El consultorio se llenó de un sonido tan desconcertante que le hizo llevar los ojos hacia Elliot, quien se carcajeaba desde su asiento. No solo se carcajeaba... ¡Se burlaba de ella a todo pulmón! Pocas veces en la vida se sintió tan avergonzada.

—Está bien, maestra. Tiene una mano muy suave y cálida. Puede tocar mi cabeza cuando quiera. —La niña le sonreía con inocencia, pero ya era demasiado tarde, nada eliminaría el recuerdo de ese entrecejo arrugado y esas palabras que hasta a un adulto se le haría difícil pronunciar.

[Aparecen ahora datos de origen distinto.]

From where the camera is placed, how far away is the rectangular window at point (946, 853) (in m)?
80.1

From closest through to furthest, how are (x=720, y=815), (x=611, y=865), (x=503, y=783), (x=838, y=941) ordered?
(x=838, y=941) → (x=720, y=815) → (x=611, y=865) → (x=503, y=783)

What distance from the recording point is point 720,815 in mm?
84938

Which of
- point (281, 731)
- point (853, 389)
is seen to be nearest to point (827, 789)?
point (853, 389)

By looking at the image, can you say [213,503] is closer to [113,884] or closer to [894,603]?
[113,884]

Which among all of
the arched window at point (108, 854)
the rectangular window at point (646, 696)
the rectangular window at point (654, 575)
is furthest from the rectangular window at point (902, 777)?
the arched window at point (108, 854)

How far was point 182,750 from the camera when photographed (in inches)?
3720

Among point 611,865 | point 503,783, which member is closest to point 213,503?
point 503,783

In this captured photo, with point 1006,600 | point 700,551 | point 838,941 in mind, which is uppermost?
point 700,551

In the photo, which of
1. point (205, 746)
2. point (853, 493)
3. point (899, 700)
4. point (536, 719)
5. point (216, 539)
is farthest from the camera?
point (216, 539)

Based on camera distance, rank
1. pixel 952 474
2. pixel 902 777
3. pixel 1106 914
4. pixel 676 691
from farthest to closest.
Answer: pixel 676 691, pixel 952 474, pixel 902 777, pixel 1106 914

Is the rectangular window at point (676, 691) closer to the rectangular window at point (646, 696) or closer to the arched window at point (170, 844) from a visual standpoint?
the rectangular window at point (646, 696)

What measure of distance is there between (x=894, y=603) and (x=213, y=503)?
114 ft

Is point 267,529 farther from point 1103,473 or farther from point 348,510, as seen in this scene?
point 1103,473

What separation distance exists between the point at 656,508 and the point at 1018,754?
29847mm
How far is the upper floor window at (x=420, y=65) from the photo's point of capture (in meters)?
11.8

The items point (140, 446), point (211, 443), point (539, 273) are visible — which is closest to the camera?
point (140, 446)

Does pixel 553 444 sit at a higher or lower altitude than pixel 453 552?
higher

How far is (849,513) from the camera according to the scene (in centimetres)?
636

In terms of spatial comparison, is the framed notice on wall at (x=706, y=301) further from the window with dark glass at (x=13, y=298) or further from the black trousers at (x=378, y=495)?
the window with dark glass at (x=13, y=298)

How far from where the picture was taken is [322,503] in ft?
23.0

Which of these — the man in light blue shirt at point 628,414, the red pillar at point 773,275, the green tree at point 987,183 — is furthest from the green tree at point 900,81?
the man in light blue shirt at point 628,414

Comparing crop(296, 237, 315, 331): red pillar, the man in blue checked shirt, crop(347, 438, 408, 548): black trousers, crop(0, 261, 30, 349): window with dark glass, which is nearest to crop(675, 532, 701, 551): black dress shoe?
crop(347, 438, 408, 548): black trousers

Un "¡Lottie!" resonó fuera de la oficina y la pequeña se puso de pie como un resorte. Elliot agitó la mano para despedirla, pero ella no fue capaz de responder a la niña, que también se despidió de ella en su carrera. Halina escuchó pesados pasos antes de que una enorme silueta se colocara a su lado, engulléndola con su sombra.

—Cuidado con los niños de esta primaria. Los he entrenado muy bien —soltó él casi a su oído, justo antes de salir de la oficina con seis carpetas, su maletín y una sonrisa socarrona dibujada en los labios. Una sonrisa que le anunciaba que no descansaría hasta hacer cada día suyo en la primaria un sufrimiento lento y silente.